Still, this worked out. Jones was one of the NFL’s most productive linebackers in his third season as a pro. Rookies Byron Young and Kobie Turner combined for 17 sacks and 35 quarterback hits. Second year cornerback Cobie Durant allowed fewer than 54 percent of his targets to be caught.

This still left holes, but Los Angeles came together as a league-average unit over the latter half of 2023. This was a depth chart whose only recognizable player to the majority of the NFL was Aaron Donald. It leaned heavily on young players who weren’t blue chip first or second round picks and they came through.

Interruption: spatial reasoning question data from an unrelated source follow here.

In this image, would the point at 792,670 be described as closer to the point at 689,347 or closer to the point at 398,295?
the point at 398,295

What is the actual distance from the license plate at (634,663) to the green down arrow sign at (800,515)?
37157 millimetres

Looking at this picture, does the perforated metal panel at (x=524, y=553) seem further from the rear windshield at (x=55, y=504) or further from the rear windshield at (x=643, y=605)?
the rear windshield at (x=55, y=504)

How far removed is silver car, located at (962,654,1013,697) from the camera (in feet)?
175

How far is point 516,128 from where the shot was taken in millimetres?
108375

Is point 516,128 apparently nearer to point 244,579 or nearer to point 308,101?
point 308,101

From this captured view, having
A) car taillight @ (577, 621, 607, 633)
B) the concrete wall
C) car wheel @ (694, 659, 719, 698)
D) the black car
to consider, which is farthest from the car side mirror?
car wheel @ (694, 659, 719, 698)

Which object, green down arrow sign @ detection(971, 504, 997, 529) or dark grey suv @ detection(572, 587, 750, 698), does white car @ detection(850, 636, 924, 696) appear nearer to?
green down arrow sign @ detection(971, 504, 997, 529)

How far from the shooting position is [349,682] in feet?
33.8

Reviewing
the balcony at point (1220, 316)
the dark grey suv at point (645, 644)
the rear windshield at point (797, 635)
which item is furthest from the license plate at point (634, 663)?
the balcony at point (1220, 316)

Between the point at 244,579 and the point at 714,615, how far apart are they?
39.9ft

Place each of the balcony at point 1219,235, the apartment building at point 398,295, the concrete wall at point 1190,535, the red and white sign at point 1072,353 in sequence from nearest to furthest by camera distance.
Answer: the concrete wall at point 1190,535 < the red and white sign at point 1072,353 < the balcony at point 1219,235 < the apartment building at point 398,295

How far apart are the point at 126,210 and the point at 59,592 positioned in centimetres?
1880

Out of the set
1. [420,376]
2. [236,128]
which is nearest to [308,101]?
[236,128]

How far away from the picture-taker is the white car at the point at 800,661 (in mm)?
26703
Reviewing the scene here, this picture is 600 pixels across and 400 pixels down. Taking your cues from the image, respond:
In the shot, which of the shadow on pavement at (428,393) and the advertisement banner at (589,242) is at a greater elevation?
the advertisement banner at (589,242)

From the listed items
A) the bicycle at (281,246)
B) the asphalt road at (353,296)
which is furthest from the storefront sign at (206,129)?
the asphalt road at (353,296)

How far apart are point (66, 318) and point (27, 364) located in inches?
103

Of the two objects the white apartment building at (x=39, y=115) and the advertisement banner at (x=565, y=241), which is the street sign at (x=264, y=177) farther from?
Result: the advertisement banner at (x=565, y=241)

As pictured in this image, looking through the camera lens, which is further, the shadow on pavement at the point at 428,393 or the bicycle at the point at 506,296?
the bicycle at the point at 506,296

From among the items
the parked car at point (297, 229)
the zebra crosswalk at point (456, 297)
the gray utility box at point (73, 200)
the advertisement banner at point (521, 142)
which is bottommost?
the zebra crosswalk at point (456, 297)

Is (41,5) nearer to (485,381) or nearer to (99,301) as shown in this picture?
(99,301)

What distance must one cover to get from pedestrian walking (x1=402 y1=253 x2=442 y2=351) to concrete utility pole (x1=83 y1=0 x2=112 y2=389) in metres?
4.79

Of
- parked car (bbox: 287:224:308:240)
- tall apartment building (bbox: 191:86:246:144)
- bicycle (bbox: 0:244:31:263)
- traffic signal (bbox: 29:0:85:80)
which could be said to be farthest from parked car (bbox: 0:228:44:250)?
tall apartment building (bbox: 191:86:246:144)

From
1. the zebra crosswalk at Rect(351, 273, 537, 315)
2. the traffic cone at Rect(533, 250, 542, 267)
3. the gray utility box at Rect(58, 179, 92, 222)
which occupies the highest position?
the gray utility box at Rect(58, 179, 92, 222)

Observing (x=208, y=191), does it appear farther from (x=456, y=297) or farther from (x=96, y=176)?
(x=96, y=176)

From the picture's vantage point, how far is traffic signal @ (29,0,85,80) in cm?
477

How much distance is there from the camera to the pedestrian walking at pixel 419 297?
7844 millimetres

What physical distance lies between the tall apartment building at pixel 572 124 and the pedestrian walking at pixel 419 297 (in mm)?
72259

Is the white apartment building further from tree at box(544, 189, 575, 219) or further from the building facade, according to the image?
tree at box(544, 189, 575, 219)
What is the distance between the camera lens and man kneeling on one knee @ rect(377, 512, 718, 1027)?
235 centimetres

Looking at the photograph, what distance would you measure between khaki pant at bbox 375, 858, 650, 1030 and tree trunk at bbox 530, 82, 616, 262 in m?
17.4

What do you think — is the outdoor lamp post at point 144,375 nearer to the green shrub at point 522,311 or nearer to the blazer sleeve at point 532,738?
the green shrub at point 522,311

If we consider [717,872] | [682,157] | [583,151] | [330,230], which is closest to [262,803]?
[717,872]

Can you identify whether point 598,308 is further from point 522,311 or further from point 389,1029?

via rbsdm.com and the author

A young, average defense isn’t anything to write home about, but the fact it was put together via the NFL’s version of a Dollar Tree is. General manager Les Snead slapped together a playoff-worthy defense with middling draft prospects and the kind of inexpensive veterans who could fit under a strained salary cap. In 2024, his Rams have a first round pick for the first time since drafting Jared Goff. Their estimated $44 million in cap space is 10th-most in the NFL, per Over the Cap.

That means this defense is only going to get better, even as Donald approaches his mid-30s (after an age 32 season in which is was voted an All-Pro by both the Associated Press and his peers). Any dropoff from Stafford won’t just be mitigated by the presence of Nacua and Williams and a hopefully healthy Kupp. He’ll be saved by shootouts by a rising young unit and a general manager who has been proficient at mining useful ore at a point where other franchises have been harvesting dirt.